There are some theories in biology which are widely accepted as truth. The refinement of our genomes through natural selection, for example, or the “central dogma” which dictates the multi-step processing of DNA instructions to functional protein. An example from virology is the basic understanding of how a virus – simply a selection of genes encased in a capsule – replicates inside its host. Or so we thought.
Now, a revolutionary discovery by Stephane Blanc at the University of Montpellier threatens to change everything, exposing our fundamental assumptions about viral life cycles as exactly that: assumptions.
The textbook, high-school-biology-curriculum description of how viral replication usually works, goes as follows: the virus infiltrates a host and gains access to a cell. Inside that cell the virus commandeers the manufacturing machinery of its host for its own nefarious purposes, making copy after copy of itself. The collection of unruly offspring burst free from the cell, destroying it in the process, and each moves on to a new unwitting target.
But Stephane Blanc, working with the Faba bean necrotic stunt virus (FBNSTV), has shown that this is not necessarily always the case.
FBNSTV is unusual in several ways. It is a “multipartite virus” which means that instead of keeping its collection of genes in one capsule, they are distributed across eight. These eight capsules move as a kind of colony through their hosts, and each one is required for the set of instructions needed to copy the virus to be complete. Intriguingly, though, Blanc’s group have now demonstrated that FBNSTV spends its life cycle distributed across different cells. In fact, the different capsules which make up the virus need never rendezvous in the same location at all.
The group made the discovery by engineering the different capsules to fluoresce with different colours. When they observed the fluorescence under the microscope they noticed over time that the different capsules only very rarely appeared in the same cells. Upon seeing this, “we were jumping and running around the lab,” Blanc says. “But we were also scared about it being a mistake. We took six years to verify it.”
This was initially a mystifying prospect. With the genetic instructions fragmented in this way, how could it be possible for the different capsules to replicate – each one missing the information split between the other seven?
Further research has revealed that the virus gets around this problem by setting up a type of distribution system between the different cells. Each capsule hijacks host machinery to manufacture its own product, which is transported to the other cells housing its seven counterparts. In this way, although each capsule only has a part of the instructions, it gains access to the products encoded by the entire set. In essence, the virus exists only as this complex, distributive network.

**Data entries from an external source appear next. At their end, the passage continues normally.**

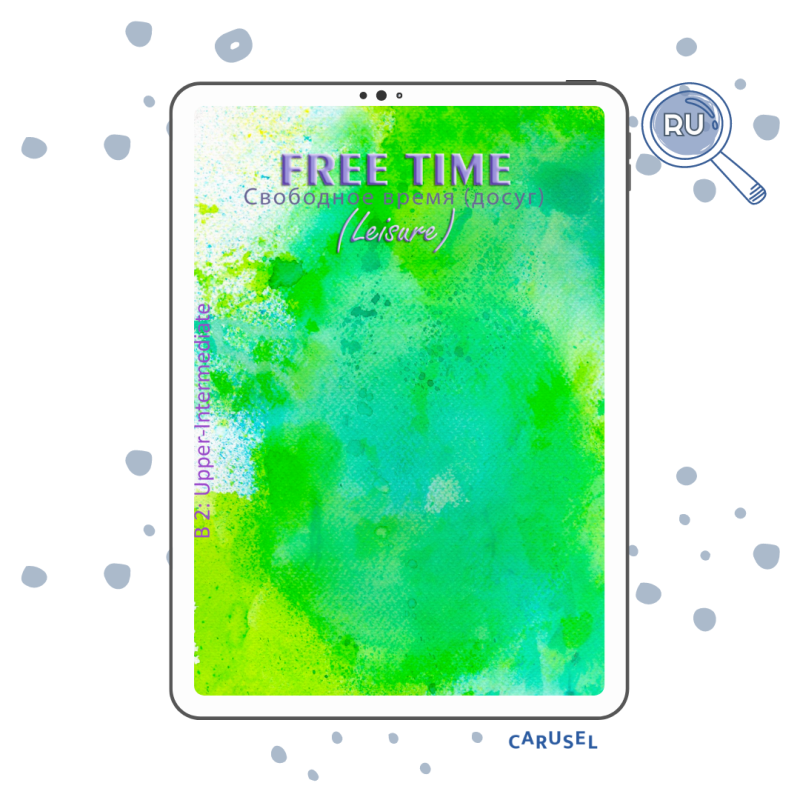 Free time (Leisure) – (B 2)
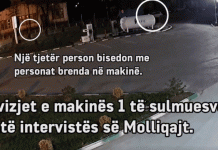 VV publikon pamjet e atyre që thonë se përcollën Molliqajn dhe e sulmuan Kabashin (Video)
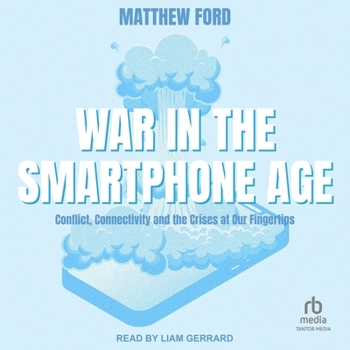 Audio CD War in the Smartphone Age: Conflict, Connectivity and the Crises at Our Fingertips Book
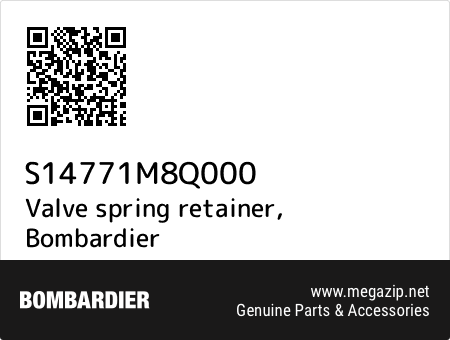 Valve spring retainer, Bombardier S14771M8Q000 oem parts Valve spring retainer, Bombardier S14771M8Q000 oem parts
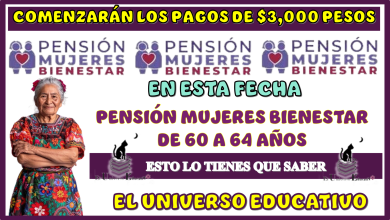 COMENZARÁN LOS PAGOS DE $3,000 PESOS EN ESTA FECHA DE LA PENSIÓN MUJERES BIENESTAR DE 60 A 64 AÑOS… ESTO LO TIENES QUE SABER 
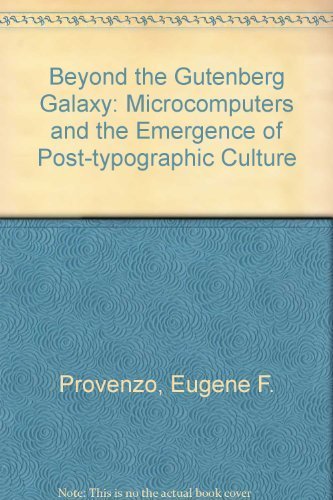 Stock image for Beyond the Gutenberg Galaxy : Microcomputers and the Emergence of Post-Typographic Culture for sale by Better World Books: West
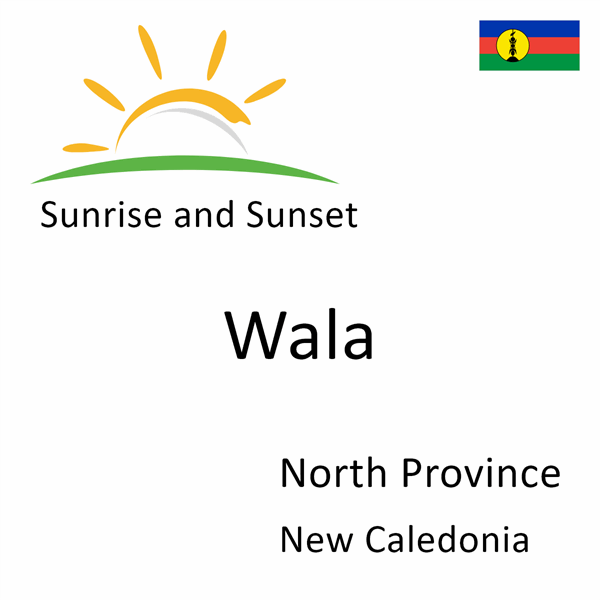 Sunrise and sunset times for Wala, North Province, New Caledonia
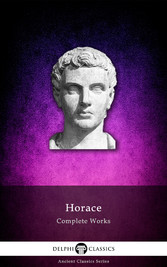 Delphi Complete Works of Horace (Illustrated)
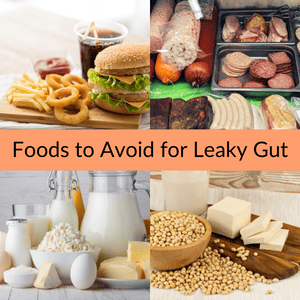 Foods to avoid for Leaky Gut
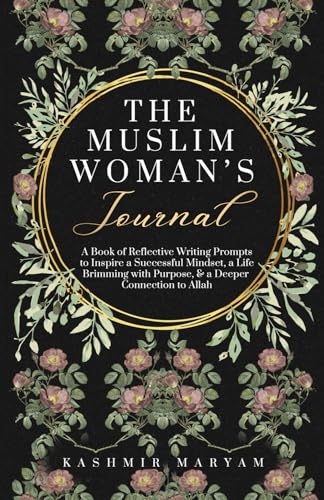 9798985589849: The Muslim Woman's Journal: A Book of Reflective Writing Prompts to Inspire a Successful Mindset, a Life Brimming with Purpose & a Deeper Connection to Allah (Dear Muslimah)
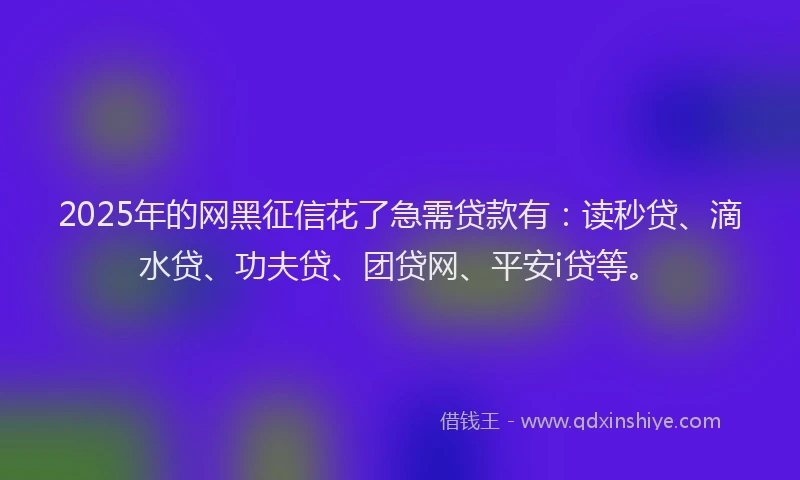 2025年的网黑征信花了急需贷款有：读秒贷、滴水贷、功夫贷、团贷网、平安i贷等。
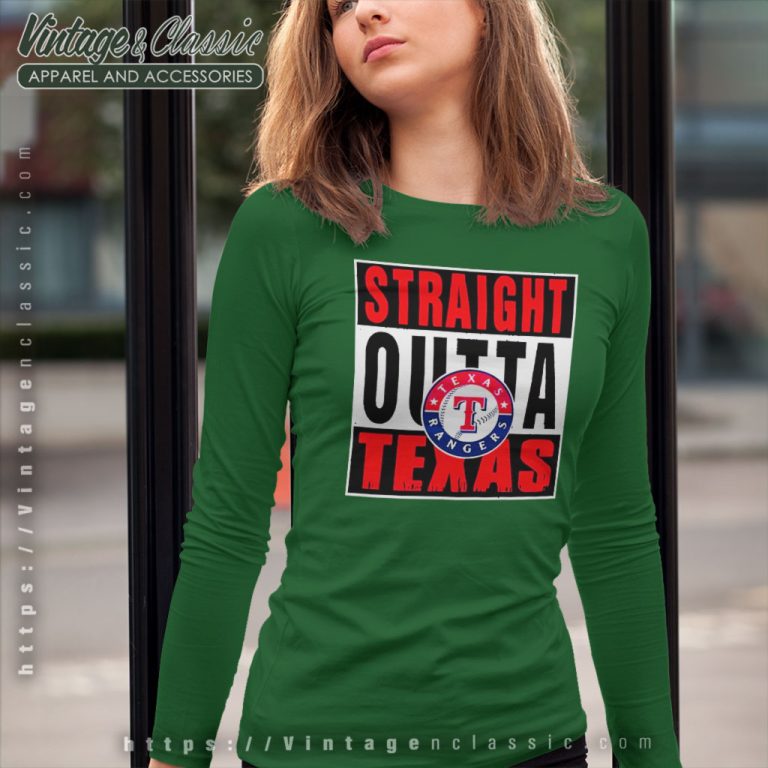 Straight Outta Texas Rangers Long Sleeve Tee Straight Outta Texas Rangers Long Sleeve Tee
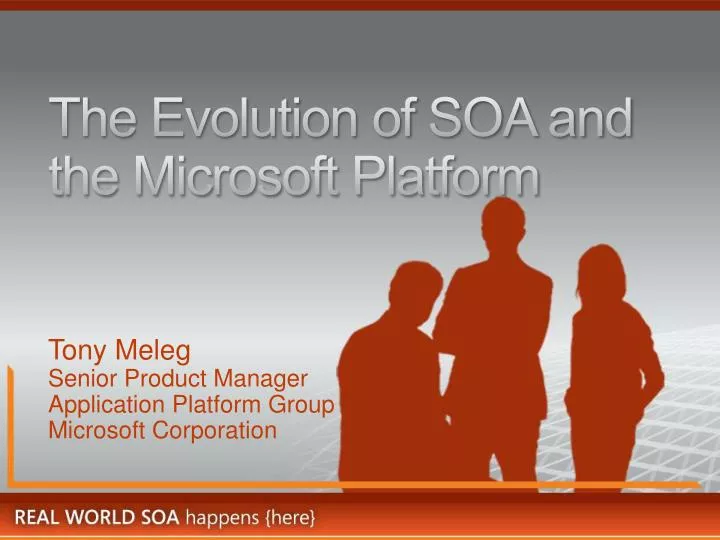 the evolution of soa and the microsoft platform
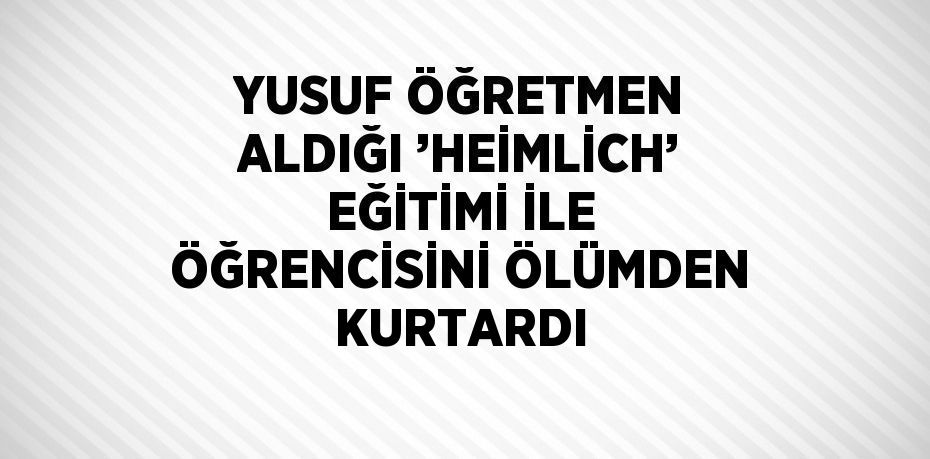 YUSUF ÖĞRETMEN ALDIĞI ’HEİMLİCH’ EĞİTİMİ İLE ÖĞRENCİSİNİ ÖLÜMDEN KURTARDI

This idea is entirely new to virology. “It’s pretty rare that you see a paper come out like that, that’s so sort of conceptually groundbreaking that it really kind of changes in really fundamental way how you think about how viruses exist,” says Christopher Brooke, who researches virology at the University of Illinois.
Multipartite viruses do not infect humans, and only very rarely infect animals – mainly focussing their efforts on plants and fungi. Because of this, Blanc notes a distinct lack of interest for his niche topic in the wider field. “I lecture on several virology courses, and even people in Ph.D. programs haven’t heard of them,” he says. “They’re everywhere, but because they’re mainly on plants, no one cares.”
If we can be sure of anything, it’s that his research will generate some much-deserved attention for this long-neglected organism.